The American Civil Liberties Union of Texas called for protections for migrants during the investigation. Although the cause of the crash was not yet known, advocates expressed concern that it followed anti-immigrant sentiment spread by Abbott and other politicians.
“We call on federal, state and local governments to take immediate action to protect migrants and to lead with compassion,” Oni Blair, executive director of the ACLU of Texas, said in a statement.
South Texas, as the Associated Press reported last week, has experienced a surge in the arrival of Venezuelan immigrants over the last two weeks, particularly in the area around Brownsville. The AP said that on Thursday, 4,000 of about 6,000 migrants in Border Patrol custody in the Rio Grande Valley in Texas were Venezuelan.
The political, economic and humanitarian plight in Venezuela has resulted in over 7 million people fleeing the embattled nation since 2015, creating one of the world’s largest immigration crises. Thousands travel on foot to the United States — passing through several countries, dodging smugglers and cartels, and watching people die in their journey through the Darien Gap, a dangerous swath of jungle between Colombia and Panama.

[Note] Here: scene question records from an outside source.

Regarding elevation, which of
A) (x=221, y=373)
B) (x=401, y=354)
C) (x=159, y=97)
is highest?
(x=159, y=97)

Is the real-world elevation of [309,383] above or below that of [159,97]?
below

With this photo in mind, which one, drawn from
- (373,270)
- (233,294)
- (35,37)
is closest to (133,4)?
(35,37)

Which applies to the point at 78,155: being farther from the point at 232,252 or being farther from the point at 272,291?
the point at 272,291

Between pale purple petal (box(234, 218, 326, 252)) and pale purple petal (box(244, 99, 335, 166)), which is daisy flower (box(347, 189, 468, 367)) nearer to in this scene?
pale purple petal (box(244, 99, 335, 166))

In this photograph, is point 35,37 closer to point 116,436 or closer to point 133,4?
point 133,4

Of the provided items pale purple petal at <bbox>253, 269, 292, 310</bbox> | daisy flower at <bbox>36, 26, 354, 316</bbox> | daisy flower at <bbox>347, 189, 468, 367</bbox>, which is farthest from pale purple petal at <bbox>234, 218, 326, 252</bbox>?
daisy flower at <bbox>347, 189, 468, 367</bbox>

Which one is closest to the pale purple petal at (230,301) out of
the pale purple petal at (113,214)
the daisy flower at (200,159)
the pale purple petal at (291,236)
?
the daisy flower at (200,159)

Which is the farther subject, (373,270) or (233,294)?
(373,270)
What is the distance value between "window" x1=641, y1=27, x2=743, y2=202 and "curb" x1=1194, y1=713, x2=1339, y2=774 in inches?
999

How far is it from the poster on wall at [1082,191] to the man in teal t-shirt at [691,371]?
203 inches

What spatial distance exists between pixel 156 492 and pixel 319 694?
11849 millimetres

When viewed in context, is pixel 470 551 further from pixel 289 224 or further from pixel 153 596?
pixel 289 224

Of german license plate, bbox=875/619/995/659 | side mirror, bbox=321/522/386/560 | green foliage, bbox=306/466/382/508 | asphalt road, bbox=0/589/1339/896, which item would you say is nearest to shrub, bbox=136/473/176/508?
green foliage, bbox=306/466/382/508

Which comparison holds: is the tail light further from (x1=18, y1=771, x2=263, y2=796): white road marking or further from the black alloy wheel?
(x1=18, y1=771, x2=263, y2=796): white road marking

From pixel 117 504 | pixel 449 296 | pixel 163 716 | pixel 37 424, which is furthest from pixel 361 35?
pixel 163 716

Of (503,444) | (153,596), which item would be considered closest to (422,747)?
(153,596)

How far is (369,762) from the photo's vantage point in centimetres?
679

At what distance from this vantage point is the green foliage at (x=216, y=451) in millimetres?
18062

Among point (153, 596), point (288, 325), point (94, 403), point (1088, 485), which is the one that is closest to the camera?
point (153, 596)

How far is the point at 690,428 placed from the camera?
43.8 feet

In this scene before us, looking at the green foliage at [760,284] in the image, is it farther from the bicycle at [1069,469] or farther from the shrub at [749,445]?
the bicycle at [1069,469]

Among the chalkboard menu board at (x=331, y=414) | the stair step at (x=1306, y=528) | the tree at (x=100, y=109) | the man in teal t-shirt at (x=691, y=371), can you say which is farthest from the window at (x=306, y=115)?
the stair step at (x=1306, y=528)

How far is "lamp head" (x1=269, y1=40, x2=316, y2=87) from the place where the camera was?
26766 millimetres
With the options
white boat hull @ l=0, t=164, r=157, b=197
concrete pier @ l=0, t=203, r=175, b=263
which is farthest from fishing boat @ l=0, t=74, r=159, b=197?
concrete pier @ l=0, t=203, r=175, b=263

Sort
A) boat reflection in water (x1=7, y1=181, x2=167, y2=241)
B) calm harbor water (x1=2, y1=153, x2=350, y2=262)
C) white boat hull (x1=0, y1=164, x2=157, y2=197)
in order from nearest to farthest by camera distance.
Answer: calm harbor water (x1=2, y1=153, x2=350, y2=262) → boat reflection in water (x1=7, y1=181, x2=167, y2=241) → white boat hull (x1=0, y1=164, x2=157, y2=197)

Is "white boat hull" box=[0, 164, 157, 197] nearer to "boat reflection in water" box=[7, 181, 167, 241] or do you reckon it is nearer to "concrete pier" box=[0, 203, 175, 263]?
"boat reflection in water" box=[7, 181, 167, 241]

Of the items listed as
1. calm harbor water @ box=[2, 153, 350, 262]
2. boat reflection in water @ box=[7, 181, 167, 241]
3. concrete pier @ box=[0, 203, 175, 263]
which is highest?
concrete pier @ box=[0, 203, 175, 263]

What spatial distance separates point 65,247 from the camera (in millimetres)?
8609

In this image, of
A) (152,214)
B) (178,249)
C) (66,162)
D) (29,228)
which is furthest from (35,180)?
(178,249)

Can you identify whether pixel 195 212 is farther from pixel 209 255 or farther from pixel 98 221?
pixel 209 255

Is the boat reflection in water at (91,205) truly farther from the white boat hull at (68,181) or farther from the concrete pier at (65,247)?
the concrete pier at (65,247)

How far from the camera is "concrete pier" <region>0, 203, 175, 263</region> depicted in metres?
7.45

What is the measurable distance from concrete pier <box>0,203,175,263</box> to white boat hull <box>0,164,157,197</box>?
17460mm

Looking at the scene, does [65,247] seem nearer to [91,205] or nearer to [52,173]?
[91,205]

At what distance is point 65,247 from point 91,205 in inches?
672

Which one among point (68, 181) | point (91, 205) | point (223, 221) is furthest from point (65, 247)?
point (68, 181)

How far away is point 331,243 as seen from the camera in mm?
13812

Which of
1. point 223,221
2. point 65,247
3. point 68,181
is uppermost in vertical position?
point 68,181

“To have sacrificed so much, to have risked death and then to finally find an appointment to enter legally, only to die in this gruesome way, it’s absolutely heartbreaking,” said Patricia Andrade, director of the Venezuelan Awareness Foundation, a group that helps new arrivals in the Miami area.
Andrade had just flown back to Miami after spending a week in the southern border. She said she woke up on Sunday afternoon with her inbox full of queries from families who were worried about their loved ones — some asked if she had a list of victims.
“Some of their family members vanish in the jungle. And now they have to worry about whether a person rammed into them with their car,” she said.